> [STORED ROWS]

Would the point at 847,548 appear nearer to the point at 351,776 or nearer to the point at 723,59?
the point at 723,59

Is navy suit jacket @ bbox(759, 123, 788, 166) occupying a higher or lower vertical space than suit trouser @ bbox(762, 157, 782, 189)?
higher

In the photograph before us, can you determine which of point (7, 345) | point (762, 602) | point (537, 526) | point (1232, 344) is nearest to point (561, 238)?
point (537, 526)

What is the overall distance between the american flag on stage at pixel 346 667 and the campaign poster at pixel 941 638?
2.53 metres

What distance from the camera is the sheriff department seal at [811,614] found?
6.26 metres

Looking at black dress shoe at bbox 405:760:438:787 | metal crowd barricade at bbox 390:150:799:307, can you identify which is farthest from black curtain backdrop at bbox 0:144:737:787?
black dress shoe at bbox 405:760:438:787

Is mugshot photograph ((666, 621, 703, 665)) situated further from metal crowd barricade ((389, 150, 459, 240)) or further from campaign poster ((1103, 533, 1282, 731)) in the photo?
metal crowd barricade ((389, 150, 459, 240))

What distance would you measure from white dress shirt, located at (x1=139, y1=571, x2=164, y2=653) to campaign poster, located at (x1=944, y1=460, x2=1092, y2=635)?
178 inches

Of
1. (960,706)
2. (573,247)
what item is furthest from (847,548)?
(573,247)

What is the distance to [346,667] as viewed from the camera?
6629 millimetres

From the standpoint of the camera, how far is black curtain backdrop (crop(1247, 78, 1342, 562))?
--
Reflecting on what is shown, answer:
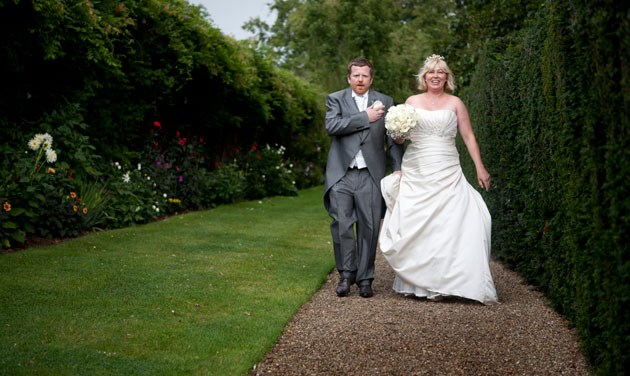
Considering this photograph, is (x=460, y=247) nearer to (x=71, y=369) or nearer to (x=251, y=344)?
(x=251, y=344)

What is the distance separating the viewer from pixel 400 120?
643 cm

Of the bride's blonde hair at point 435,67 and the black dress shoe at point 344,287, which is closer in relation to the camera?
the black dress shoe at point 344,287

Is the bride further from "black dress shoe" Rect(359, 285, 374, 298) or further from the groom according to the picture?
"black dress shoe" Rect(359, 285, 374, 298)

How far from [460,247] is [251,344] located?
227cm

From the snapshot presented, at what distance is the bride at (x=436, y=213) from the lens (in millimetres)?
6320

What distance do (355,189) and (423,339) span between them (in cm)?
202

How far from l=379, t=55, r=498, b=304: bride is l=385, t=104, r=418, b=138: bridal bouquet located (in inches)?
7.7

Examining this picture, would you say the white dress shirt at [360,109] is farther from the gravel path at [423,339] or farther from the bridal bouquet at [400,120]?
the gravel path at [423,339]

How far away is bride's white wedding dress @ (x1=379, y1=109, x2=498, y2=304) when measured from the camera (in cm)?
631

> [GIVEN INSTRUCTION] Could you copy the records from the line containing "In the photograph" through the line containing "6.26 metres", swapping "campaign poster" for "election poster" and leaving everything else untouched?

> [EXERCISE ANSWER]
In the photograph before us, can you determine which of point (7, 345) | point (762, 602) | point (537, 526) | point (1232, 344) is nearest to point (561, 238)?
point (537, 526)

What is the overall distance between the american flag on stage at pixel 346 667 and the election poster at pixel 941 638?
2.53 metres

What distance from the camera is the sheriff department seal at [811,614] found?
6.26 metres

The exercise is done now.